[BEGIN Extracted text]

Intermediate
Every API call can fail. Networks drop packets, rate limits kick in, services restart, databases timeout. The naive fix is a bare time.sleep(5); retry() — but that retries on every error (including bugs that will never succeed), uses fixed delays (which hammer a struggling server), and has no limit on attempts. The result is a program that hangs forever or spams a broken endpoint. The tenacity library solves all of this with a decorator-based retry system that is both flexible and production-safe.
Install tenacity with pip install tenacity. Its API is a single decorator, @retry, that wraps any function and controls retry behavior through composable strategy objects. You specify WHAT to retry (which exceptions or return values), HOW LONG to wait between attempts (fixed, exponential backoff, random jitter), and WHEN to stop (after N attempts, after N seconds, or a combination). Everything is declarative and testable.
In this article, you will learn to use the @retry decorator with stop conditions, wait strategies, retry predicates, and callbacks. You will see the difference between retrying on exceptions vs. return values, how to add jitter to prevent thundering herd problems, how to log retry attempts, and a real-life example that builds a resilient HTTP client for an unreliable API.
Quick Example: Retry on Exception
The minimal pattern — retry up to 3 times on any exception, with exponential backoff:
# quick_retry.py
import random
from tenacity import retry, stop_after_attempt, wait_exponential
@retry(stop=stop_after_attempt(3), wait=wait_exponential(multiplier=1, min=1, max=10))
def call_flaky_api(url: str) -> dict:
if random.random() < 0.7: # Simulate 70% failure rate
raise ConnectionError(f"Failed to connect to {url}")
return {"status": "ok", "data": [1, 2, 3]}
try:
result = call_flaky_api("https://api.example.com/data")
print(f"Success: {result}")
except Exception as e:
print(f"All retries failed: {e}")
Output (example run):
Success: {'status': 'ok', 'data': [1, 2, 3]}
The decorator handles all the retry logic -- waiting, counting, and re-raising the final exception if all attempts fail. Your function body stays clean and focused on the happy path. The wait_exponential strategy doubles the wait time on each attempt: 1s, 2s, 4s, up to the max cap.
What Is Tenacity and Why Use It?
Tenacity is the maintained successor to the popular retrying library. It provides a decorator and context-manager API for adding retry logic to any function. The key design principle is composability -- you mix and match stop conditions, wait strategies, and predicates to express exactly the retry policy you need.

[END Extracted text]

§ What needs to be done:
Continue the tutorial on retrying failed calls with the tenacity library, beginning immediately after its last sentence.

[BEGIN Extracted data]

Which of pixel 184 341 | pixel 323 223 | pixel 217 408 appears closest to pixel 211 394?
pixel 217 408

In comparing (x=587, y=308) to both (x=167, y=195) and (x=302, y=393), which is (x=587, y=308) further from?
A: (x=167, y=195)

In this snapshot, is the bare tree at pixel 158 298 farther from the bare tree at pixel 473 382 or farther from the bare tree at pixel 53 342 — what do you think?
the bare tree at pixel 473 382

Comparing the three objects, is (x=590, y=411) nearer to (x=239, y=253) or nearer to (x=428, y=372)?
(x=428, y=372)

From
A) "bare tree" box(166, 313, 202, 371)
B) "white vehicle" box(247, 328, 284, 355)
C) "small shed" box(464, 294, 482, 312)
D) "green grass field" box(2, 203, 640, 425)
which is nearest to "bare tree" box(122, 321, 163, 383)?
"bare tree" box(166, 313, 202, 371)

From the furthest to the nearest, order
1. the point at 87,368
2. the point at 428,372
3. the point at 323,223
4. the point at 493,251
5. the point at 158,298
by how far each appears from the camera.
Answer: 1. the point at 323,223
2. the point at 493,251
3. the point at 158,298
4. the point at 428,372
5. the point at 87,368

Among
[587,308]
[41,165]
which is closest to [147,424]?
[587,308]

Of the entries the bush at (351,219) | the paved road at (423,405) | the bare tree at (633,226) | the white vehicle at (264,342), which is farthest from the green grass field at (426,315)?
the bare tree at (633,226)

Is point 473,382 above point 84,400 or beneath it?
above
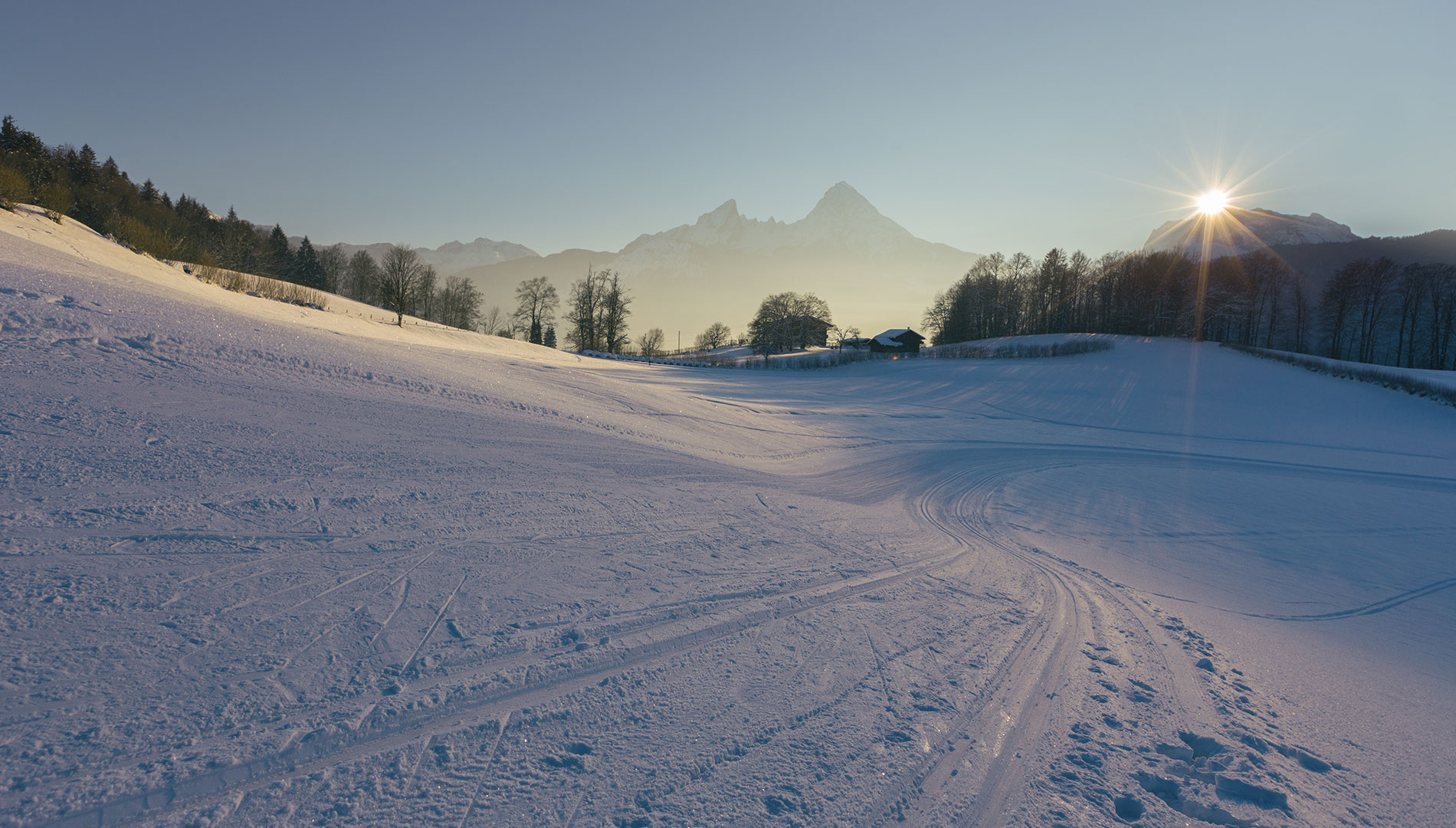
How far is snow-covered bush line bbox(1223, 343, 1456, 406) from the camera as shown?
24188mm

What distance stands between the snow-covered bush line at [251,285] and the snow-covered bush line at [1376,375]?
4771cm

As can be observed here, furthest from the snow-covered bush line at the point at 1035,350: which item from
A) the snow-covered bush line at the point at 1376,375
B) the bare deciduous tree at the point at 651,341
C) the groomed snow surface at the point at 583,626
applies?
the bare deciduous tree at the point at 651,341

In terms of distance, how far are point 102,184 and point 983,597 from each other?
3343 inches

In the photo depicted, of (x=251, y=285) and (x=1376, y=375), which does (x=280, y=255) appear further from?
(x=1376, y=375)

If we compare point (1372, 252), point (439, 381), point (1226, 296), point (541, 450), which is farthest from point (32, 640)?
point (1372, 252)

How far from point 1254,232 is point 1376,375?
9085 cm

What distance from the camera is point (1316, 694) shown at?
371 cm

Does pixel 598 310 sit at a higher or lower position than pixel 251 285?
higher

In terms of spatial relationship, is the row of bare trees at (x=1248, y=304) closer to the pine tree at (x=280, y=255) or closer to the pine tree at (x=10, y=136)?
the pine tree at (x=280, y=255)

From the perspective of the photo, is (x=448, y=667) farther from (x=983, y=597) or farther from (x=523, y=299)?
A: (x=523, y=299)

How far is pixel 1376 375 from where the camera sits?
1089 inches

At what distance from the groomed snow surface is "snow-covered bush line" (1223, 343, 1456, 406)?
26415mm

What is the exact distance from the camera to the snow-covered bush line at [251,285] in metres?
17.4

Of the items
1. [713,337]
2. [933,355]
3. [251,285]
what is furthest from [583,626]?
[713,337]
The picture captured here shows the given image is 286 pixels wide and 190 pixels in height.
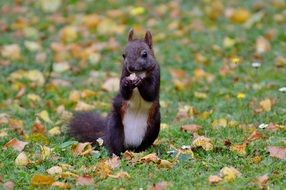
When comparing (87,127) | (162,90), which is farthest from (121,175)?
(162,90)

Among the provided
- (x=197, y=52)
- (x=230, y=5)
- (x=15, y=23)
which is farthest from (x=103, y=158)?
(x=230, y=5)

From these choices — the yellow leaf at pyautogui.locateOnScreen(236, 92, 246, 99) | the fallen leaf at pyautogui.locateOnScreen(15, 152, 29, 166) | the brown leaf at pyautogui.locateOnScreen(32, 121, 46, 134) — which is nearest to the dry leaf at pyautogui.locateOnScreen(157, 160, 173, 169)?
the fallen leaf at pyautogui.locateOnScreen(15, 152, 29, 166)

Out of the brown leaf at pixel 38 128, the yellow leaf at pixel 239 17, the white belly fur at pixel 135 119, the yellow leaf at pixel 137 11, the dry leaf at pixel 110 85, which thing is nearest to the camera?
the white belly fur at pixel 135 119

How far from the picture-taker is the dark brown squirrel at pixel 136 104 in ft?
17.3

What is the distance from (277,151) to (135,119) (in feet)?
3.54

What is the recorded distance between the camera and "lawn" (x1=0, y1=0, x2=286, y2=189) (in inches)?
194

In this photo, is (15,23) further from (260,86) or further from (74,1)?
(260,86)

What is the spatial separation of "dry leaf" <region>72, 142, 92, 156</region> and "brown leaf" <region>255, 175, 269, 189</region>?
4.79ft

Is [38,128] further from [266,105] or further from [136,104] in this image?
[266,105]

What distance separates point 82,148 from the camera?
553 cm

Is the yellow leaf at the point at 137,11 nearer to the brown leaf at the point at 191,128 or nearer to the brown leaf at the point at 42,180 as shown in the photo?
the brown leaf at the point at 191,128

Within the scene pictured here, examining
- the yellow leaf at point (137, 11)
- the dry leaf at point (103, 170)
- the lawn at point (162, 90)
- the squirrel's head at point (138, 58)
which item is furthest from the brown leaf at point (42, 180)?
the yellow leaf at point (137, 11)

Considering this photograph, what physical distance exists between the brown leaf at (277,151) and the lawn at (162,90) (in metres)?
0.01

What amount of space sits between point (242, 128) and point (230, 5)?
5.11 metres
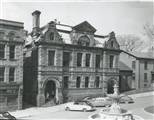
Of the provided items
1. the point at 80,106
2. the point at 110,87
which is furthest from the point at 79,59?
the point at 80,106

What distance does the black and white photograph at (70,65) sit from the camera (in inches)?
806

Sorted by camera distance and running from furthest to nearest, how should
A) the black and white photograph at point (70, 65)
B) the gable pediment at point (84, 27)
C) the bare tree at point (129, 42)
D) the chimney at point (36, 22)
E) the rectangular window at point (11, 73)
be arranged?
the bare tree at point (129, 42)
the gable pediment at point (84, 27)
the chimney at point (36, 22)
the rectangular window at point (11, 73)
the black and white photograph at point (70, 65)

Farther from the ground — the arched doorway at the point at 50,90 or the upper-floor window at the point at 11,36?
the upper-floor window at the point at 11,36

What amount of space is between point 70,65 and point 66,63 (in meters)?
0.64

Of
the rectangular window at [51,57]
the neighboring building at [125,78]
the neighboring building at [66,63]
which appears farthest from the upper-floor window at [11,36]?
the neighboring building at [125,78]

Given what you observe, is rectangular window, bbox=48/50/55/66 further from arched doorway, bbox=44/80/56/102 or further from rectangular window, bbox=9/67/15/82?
rectangular window, bbox=9/67/15/82

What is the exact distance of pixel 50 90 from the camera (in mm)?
33688

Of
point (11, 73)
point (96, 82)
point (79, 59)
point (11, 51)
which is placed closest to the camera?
point (11, 51)

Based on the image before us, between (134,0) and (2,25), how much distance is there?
1591 cm

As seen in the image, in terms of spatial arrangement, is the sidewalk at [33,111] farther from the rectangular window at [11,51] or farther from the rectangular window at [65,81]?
the rectangular window at [11,51]

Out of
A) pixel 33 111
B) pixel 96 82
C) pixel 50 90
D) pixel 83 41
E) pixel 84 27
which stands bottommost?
pixel 33 111

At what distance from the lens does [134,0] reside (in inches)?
711

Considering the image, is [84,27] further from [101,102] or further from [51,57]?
[101,102]

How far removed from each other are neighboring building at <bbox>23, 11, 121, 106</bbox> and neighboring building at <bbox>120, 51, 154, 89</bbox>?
8120 mm
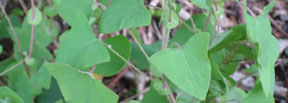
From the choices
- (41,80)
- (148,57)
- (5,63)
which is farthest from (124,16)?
(5,63)

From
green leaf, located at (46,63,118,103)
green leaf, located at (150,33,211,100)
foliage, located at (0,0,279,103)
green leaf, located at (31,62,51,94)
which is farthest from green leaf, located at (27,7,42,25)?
green leaf, located at (150,33,211,100)

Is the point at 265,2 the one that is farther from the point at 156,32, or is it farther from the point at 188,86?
the point at 188,86

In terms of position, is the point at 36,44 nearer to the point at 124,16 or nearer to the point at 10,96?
the point at 10,96

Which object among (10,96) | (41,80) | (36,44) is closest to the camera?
(10,96)

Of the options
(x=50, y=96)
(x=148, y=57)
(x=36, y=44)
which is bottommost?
(x=50, y=96)

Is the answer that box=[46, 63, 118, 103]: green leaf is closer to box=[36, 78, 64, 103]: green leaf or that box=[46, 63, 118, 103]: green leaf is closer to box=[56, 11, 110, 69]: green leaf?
box=[56, 11, 110, 69]: green leaf
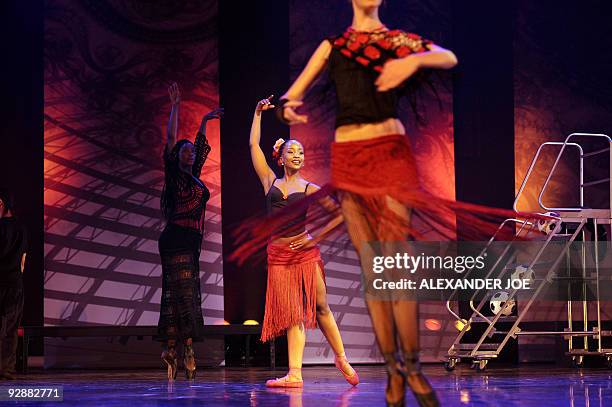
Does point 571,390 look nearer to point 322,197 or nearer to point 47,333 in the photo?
point 322,197

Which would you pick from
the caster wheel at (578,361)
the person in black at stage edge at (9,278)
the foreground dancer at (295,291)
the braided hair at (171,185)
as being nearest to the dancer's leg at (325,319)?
the foreground dancer at (295,291)

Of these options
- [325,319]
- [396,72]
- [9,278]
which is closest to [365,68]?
[396,72]

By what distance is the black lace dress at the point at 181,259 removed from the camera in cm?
644

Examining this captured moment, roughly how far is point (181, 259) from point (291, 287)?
1.13m

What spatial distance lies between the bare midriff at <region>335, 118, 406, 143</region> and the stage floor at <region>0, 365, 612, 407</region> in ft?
5.17

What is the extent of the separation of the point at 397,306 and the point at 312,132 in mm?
5797

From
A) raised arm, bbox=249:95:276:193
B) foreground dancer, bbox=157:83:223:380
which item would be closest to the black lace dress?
foreground dancer, bbox=157:83:223:380

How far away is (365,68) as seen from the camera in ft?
9.92

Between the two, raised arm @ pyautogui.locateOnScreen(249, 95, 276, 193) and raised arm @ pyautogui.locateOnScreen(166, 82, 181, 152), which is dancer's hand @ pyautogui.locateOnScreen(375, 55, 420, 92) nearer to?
raised arm @ pyautogui.locateOnScreen(249, 95, 276, 193)

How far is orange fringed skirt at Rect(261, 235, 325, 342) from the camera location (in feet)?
18.4

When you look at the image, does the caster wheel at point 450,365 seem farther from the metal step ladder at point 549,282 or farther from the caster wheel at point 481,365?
the caster wheel at point 481,365

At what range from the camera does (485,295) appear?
8.04 metres

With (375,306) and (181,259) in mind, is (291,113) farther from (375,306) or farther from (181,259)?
(181,259)

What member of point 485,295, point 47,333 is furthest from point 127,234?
point 485,295
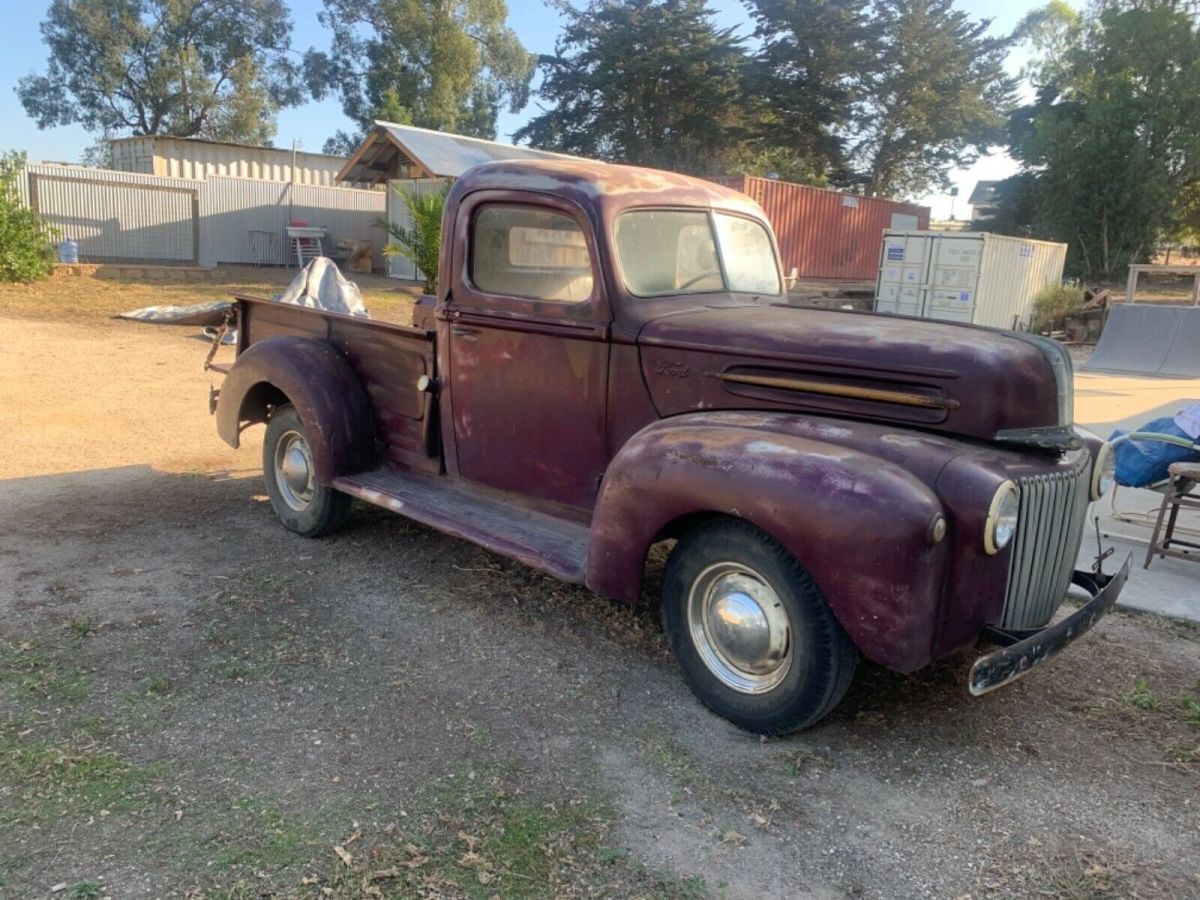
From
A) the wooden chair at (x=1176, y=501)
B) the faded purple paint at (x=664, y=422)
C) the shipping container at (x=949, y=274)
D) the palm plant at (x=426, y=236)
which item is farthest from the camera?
the shipping container at (x=949, y=274)

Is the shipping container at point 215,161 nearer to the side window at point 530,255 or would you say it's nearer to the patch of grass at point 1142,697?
the side window at point 530,255

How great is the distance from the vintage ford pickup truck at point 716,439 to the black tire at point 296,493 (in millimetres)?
99

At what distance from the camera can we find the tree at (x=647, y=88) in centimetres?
3725

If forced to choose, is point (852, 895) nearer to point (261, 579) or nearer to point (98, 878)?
point (98, 878)

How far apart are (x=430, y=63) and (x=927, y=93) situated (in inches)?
888

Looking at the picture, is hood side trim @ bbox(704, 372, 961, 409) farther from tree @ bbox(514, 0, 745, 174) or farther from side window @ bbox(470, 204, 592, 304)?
tree @ bbox(514, 0, 745, 174)

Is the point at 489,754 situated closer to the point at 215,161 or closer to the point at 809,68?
the point at 215,161

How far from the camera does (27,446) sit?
705cm

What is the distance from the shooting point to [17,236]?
53.9 feet

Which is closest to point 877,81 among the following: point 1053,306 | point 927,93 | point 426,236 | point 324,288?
point 927,93

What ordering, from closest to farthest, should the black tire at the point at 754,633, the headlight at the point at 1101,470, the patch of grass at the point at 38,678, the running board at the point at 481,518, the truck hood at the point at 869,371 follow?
the black tire at the point at 754,633, the truck hood at the point at 869,371, the patch of grass at the point at 38,678, the headlight at the point at 1101,470, the running board at the point at 481,518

[END Extracted data]

§ Exercise response:
| Feature | Manual retry loop | tenacity |
|---|---|---|
| Exponential backoff | Manual calculation | wait_exponential() |
| Jitter | Manual random.uniform() | wait_random_exponential() |
| Multiple stop conditions | Nested if statements | stop_after_attempt | stop_after_delay |
| Retry on specific exception | except SomeError: retry() | retry=retry_if_exception_type() |
| Retry on bad return value | while result != ok: retry() | retry=retry_if_result(predicate) |
| Before/after callbacks | Manual logging | before_sleep=before_sleep_log() |
Stop Conditions
Stop conditions tell tenacity when to give up. You can stop after a number of attempts, after a total elapsed time, or combine conditions with | (stop if either is true) and & (stop only if both are true).
# stop_conditions.py
from tenacity import (retry, stop_after_attempt, stop_after_delay,
stop_never, RetryError)
import time
# Stop after 5 attempts
@retry(stop=stop_after_attempt(5))
def max_5_tries():
raise ValueError("always fails")
# Stop after 10 seconds total
@retry(stop=stop_after_delay(10))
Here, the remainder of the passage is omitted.